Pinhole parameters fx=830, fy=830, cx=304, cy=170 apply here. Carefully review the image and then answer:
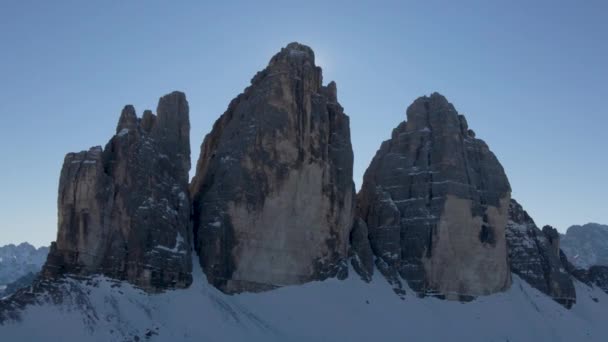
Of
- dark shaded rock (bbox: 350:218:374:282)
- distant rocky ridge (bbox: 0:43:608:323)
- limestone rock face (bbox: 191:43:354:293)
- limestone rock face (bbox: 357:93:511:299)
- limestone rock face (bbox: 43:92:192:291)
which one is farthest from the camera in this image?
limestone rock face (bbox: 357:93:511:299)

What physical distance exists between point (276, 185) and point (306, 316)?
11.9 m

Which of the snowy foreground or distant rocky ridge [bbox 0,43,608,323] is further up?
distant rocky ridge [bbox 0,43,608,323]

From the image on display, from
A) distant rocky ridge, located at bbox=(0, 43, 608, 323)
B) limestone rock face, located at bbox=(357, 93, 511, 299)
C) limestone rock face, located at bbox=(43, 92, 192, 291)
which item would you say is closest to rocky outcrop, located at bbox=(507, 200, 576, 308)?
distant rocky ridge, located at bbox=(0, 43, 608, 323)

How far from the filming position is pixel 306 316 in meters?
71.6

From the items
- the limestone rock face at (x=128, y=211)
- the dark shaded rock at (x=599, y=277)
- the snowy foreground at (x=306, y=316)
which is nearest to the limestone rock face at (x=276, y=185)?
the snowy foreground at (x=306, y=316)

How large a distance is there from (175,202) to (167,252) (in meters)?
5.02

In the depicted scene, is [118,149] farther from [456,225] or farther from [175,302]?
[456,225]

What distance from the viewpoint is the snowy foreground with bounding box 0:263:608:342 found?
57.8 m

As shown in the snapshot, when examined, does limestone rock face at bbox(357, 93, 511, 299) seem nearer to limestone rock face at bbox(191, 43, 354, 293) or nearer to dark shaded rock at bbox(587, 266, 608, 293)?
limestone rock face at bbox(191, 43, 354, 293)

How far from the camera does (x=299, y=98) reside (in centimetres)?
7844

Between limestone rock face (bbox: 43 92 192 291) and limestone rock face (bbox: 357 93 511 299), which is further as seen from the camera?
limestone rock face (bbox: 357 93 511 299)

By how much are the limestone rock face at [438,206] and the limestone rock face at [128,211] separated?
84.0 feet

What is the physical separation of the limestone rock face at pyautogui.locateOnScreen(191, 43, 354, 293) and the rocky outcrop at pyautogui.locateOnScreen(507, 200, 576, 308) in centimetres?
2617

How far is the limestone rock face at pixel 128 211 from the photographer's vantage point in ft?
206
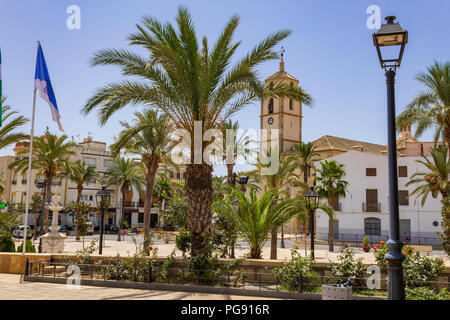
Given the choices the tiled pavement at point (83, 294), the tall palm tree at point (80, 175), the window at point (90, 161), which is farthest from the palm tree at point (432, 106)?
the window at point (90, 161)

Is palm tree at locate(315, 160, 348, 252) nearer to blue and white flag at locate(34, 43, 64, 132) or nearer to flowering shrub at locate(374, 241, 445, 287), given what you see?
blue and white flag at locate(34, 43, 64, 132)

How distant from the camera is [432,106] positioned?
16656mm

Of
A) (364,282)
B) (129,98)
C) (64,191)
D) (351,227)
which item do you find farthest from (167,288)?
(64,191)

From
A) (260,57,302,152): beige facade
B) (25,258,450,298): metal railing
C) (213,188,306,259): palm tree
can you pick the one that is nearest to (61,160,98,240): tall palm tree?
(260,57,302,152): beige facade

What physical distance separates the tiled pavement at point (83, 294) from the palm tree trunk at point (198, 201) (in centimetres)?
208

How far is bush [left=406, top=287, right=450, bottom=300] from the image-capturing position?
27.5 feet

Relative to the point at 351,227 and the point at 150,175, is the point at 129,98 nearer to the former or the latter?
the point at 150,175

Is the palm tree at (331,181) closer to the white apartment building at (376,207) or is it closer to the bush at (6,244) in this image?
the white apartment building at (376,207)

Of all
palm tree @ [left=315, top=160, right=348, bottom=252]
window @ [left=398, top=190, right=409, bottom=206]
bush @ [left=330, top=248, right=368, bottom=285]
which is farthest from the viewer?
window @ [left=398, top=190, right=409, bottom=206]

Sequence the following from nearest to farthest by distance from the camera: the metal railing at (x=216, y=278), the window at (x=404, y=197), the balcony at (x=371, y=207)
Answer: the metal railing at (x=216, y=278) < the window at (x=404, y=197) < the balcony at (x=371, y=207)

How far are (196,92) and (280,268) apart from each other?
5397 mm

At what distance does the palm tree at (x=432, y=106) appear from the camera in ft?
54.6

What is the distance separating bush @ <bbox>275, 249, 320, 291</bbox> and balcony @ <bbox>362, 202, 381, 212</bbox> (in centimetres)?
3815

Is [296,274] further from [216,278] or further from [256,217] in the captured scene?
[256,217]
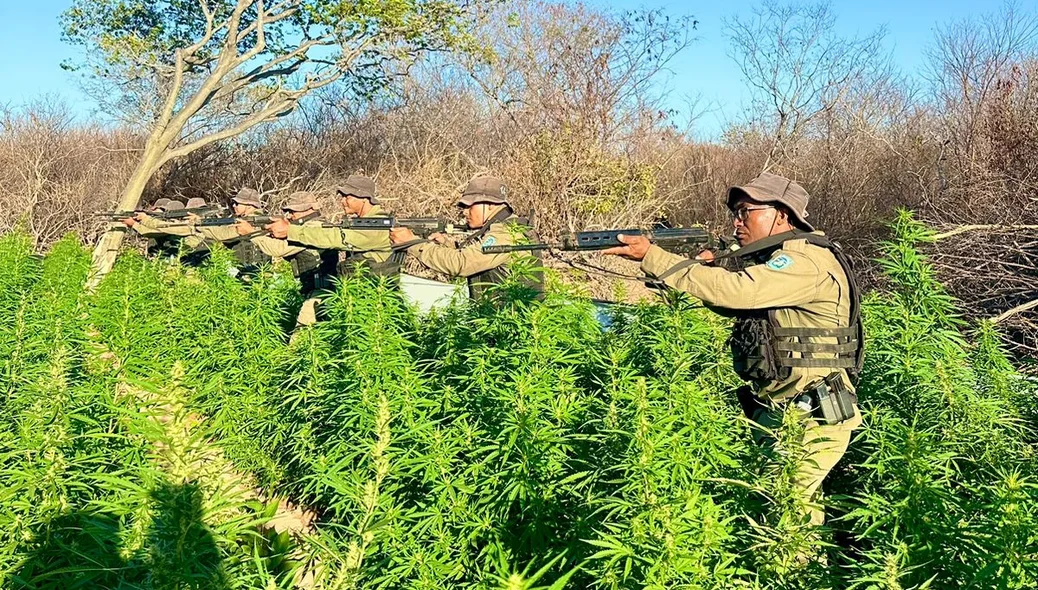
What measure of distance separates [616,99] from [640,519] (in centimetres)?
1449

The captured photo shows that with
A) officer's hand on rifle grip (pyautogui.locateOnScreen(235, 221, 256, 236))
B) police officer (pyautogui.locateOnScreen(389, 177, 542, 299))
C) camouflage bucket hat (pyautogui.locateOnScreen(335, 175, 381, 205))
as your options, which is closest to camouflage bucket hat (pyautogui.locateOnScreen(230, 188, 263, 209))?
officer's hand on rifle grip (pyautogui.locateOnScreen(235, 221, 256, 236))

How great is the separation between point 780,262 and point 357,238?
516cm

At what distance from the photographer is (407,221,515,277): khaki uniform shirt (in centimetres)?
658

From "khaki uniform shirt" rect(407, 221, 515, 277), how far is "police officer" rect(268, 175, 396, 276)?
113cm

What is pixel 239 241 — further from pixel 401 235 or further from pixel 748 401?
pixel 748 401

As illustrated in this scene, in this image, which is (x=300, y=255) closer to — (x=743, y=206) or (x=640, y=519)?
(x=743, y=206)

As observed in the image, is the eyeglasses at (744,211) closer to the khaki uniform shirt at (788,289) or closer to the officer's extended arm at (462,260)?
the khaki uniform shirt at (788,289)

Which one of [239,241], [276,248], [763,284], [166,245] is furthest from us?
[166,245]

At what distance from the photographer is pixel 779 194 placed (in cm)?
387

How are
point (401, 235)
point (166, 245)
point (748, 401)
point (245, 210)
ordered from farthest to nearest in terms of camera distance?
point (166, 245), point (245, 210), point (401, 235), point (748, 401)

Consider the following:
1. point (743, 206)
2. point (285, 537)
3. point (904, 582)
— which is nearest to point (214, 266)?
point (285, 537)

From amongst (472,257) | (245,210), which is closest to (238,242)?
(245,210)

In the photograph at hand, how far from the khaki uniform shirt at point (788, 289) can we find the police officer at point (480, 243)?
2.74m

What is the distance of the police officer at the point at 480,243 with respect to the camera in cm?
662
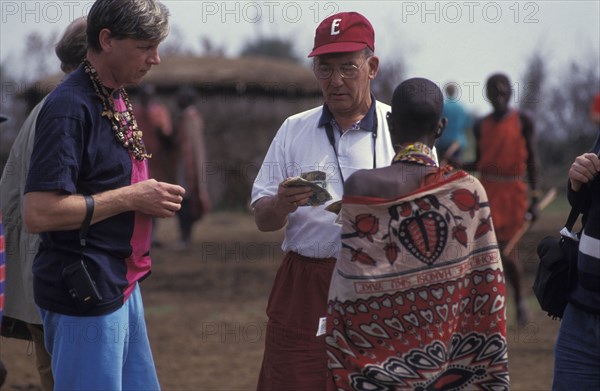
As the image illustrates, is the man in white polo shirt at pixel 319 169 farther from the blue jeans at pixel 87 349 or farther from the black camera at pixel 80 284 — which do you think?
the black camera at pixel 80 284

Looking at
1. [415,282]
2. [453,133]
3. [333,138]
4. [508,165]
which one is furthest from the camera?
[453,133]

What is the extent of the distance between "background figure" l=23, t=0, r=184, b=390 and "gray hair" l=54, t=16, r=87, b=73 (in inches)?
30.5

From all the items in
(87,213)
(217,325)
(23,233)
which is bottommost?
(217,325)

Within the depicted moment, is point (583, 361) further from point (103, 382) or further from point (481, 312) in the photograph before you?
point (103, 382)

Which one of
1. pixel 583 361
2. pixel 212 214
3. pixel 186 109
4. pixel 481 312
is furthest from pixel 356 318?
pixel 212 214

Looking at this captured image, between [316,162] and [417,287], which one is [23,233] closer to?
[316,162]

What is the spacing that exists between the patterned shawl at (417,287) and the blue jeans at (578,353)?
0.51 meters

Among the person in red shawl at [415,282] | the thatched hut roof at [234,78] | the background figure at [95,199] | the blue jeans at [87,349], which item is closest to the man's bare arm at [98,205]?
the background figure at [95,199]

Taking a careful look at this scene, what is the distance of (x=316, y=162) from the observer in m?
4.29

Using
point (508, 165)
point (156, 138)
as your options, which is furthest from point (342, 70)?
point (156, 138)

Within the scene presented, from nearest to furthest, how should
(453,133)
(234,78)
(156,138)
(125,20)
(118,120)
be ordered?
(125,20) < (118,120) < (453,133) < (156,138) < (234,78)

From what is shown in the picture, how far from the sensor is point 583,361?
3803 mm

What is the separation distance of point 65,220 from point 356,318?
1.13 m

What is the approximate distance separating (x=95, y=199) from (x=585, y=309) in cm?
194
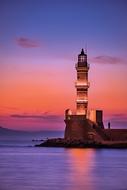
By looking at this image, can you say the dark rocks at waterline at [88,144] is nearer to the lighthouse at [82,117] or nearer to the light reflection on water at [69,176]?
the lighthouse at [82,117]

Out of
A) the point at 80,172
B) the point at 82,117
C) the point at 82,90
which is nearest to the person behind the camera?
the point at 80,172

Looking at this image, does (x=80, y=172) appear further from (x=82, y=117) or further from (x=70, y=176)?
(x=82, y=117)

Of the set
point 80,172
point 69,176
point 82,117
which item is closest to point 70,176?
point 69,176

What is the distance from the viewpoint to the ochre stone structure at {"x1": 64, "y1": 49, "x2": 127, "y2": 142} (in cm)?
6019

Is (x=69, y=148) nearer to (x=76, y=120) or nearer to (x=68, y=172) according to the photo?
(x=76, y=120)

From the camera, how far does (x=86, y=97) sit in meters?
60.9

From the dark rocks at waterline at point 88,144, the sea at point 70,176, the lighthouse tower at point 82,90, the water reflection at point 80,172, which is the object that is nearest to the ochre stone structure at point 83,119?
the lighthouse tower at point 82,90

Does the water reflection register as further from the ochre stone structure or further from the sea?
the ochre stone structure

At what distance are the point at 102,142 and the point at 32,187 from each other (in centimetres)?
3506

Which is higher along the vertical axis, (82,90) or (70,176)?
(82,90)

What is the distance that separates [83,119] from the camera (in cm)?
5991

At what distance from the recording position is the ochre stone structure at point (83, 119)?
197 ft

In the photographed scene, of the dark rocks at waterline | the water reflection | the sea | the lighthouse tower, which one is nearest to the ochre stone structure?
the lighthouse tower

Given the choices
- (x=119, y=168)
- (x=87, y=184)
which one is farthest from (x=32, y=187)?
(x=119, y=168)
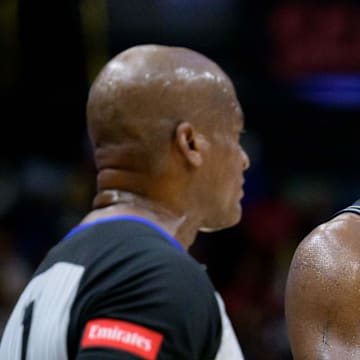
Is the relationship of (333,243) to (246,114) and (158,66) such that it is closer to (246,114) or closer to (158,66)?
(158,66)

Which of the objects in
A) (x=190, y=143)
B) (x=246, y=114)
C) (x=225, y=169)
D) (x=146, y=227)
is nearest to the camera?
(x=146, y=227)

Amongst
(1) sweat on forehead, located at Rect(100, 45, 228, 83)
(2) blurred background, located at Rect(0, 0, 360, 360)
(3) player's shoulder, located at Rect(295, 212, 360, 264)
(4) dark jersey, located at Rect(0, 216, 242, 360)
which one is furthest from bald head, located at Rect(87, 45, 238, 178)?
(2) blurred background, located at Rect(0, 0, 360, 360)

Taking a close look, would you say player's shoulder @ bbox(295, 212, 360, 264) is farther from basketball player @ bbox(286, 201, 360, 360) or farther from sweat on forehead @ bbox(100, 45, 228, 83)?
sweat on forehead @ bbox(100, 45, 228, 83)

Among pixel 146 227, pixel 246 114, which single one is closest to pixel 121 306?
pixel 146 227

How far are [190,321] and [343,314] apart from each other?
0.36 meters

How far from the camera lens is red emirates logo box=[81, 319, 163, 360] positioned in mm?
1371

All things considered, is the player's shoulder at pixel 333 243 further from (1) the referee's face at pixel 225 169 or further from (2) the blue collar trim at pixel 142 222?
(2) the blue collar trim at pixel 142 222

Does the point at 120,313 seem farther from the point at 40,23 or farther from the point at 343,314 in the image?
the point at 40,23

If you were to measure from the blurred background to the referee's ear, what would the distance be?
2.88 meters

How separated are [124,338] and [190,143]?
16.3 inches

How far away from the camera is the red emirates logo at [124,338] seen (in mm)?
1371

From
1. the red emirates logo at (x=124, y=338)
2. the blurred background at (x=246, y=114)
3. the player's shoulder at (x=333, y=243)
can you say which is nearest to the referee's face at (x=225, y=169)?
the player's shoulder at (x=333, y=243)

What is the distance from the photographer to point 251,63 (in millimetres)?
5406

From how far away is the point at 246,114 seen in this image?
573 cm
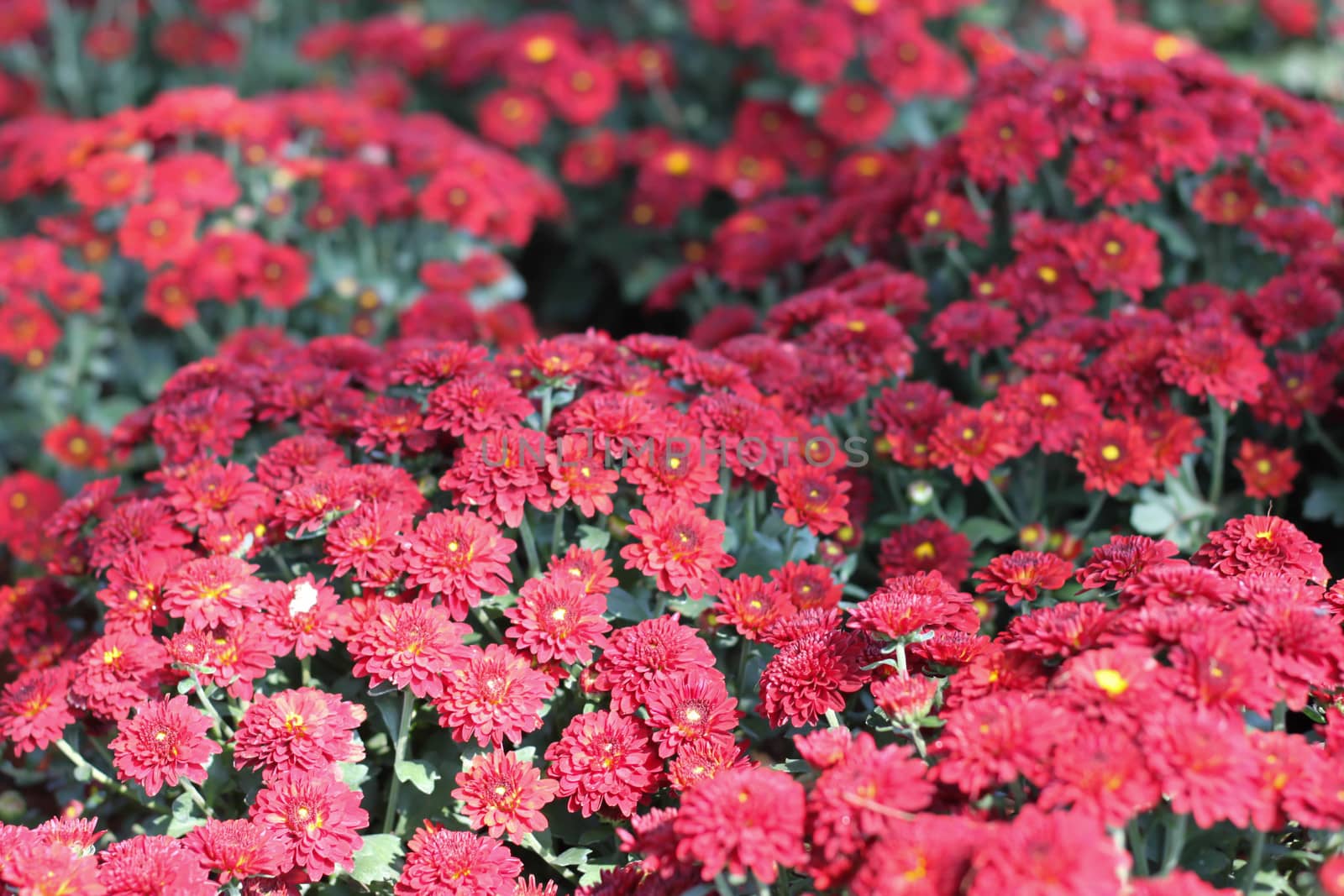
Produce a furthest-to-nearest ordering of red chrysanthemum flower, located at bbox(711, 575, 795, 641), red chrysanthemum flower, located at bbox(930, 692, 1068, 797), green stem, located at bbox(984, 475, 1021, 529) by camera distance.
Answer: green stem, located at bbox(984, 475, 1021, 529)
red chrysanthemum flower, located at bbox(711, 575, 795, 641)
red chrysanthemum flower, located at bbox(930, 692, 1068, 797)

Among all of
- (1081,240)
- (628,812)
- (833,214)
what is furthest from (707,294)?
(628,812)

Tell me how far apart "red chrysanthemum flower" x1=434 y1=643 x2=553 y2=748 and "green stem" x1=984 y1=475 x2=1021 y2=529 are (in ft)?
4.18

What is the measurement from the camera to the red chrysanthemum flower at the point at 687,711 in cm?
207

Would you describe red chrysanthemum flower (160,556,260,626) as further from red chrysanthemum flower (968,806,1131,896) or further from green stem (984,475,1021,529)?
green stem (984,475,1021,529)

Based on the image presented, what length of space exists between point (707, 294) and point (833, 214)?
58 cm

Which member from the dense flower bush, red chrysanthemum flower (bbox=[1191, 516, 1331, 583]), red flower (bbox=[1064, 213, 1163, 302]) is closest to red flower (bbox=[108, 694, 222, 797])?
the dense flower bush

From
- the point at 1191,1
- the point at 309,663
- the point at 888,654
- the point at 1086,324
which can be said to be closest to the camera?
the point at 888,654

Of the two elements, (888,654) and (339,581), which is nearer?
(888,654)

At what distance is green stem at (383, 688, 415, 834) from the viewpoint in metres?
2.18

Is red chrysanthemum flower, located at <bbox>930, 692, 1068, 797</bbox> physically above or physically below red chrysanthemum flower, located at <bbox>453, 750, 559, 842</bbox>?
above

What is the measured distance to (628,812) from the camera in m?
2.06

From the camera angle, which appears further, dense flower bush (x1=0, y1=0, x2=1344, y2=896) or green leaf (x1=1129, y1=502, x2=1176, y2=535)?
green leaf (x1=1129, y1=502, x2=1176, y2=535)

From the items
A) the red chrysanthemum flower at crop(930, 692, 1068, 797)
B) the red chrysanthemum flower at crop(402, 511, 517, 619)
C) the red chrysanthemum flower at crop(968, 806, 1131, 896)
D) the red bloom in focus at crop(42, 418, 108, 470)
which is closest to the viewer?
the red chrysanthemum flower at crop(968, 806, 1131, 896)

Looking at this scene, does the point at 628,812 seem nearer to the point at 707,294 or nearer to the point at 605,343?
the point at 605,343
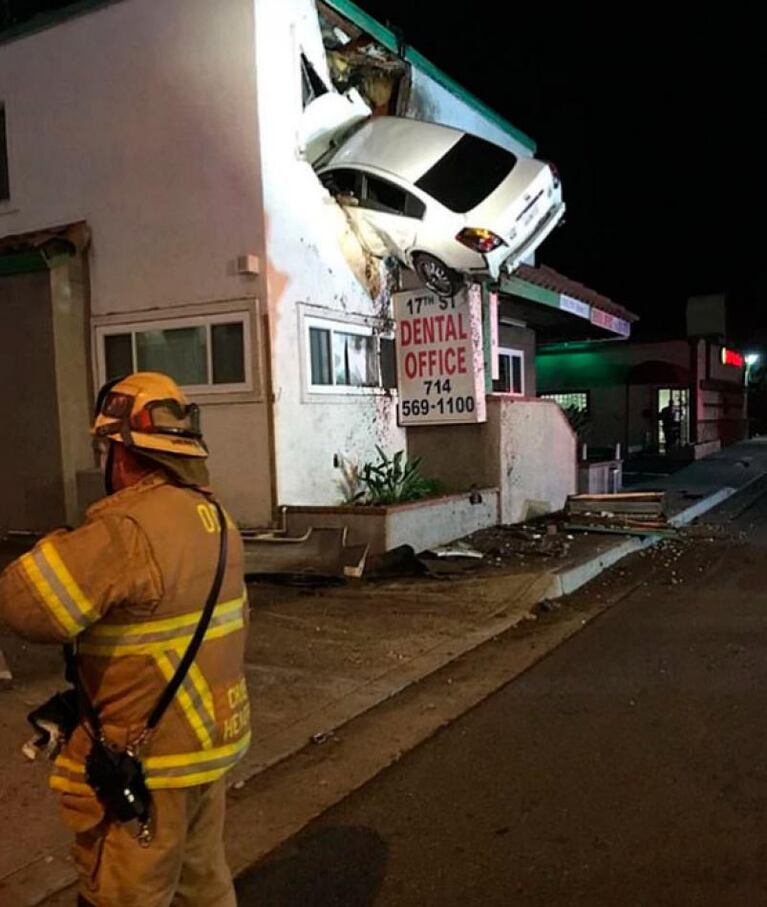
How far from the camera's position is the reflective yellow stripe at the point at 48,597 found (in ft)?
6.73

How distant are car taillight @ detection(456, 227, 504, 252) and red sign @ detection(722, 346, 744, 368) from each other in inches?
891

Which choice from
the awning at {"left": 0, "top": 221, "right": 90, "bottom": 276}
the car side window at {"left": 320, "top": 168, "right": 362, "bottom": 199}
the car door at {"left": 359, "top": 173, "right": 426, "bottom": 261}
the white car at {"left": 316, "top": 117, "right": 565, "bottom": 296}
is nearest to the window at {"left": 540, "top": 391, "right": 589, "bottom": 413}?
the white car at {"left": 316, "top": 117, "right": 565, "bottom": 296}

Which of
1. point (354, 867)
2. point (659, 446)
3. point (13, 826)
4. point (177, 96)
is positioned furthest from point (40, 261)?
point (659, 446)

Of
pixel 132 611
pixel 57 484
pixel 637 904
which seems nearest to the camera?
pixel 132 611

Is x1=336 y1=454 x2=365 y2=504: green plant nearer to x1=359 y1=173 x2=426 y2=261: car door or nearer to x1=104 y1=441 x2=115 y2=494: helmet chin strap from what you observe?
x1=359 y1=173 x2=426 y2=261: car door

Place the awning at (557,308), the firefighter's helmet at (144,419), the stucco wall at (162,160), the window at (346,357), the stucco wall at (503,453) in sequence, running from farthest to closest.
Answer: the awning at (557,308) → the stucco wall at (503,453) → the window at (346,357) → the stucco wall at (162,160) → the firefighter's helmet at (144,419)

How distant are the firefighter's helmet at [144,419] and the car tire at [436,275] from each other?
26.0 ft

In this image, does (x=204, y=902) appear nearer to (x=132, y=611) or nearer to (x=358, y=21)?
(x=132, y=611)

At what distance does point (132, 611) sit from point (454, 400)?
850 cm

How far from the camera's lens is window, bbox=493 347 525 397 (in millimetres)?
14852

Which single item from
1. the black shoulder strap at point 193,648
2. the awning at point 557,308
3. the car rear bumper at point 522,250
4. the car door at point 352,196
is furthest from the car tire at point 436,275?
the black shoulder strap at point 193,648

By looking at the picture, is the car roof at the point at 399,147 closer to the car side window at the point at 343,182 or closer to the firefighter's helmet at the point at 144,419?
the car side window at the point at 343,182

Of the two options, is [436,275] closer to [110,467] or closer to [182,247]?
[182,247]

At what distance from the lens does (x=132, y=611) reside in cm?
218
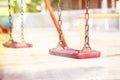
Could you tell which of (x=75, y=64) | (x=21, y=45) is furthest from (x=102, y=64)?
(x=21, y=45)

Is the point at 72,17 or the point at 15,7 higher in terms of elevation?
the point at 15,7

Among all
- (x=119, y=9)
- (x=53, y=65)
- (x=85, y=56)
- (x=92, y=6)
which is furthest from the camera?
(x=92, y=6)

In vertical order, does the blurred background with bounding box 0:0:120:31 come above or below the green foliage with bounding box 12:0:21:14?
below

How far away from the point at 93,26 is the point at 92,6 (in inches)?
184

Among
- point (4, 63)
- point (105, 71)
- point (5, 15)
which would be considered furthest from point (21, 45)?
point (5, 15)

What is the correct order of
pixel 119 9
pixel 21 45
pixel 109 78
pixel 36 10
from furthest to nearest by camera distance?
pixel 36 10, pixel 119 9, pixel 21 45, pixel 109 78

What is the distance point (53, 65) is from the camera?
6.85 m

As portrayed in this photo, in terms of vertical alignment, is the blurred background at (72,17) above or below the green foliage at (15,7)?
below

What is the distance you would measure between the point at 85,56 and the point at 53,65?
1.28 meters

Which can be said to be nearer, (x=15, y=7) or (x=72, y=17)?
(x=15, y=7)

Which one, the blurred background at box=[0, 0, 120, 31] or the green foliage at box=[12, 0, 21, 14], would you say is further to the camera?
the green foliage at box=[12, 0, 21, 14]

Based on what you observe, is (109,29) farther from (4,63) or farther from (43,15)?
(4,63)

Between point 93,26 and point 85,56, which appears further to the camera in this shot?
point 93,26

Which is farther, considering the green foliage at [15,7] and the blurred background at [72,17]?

###

§ What you have to do
Set down nothing but the lines from the one with "What is the distance you" through the end of the records, keeping each line exactly as written and including both ends.

§ Solution to this exercise
What is the distance you would measure between the point at 85,56 and the point at 53,65?
1.28 meters

Which can be said to be nearer, (x=15, y=7) or (x=72, y=17)?
(x=15, y=7)

Which one, the blurred background at box=[0, 0, 120, 31] or the green foliage at box=[12, 0, 21, 14], would you say is further to the camera?
the green foliage at box=[12, 0, 21, 14]

Based on what you observe, is (109,29) farther from (4,63) or farther from (43,15)?
(4,63)

Between point 93,26 and point 85,56, which appears further to the camera in this shot?
point 93,26

Which is farther, considering the green foliage at [15,7] and the blurred background at [72,17]?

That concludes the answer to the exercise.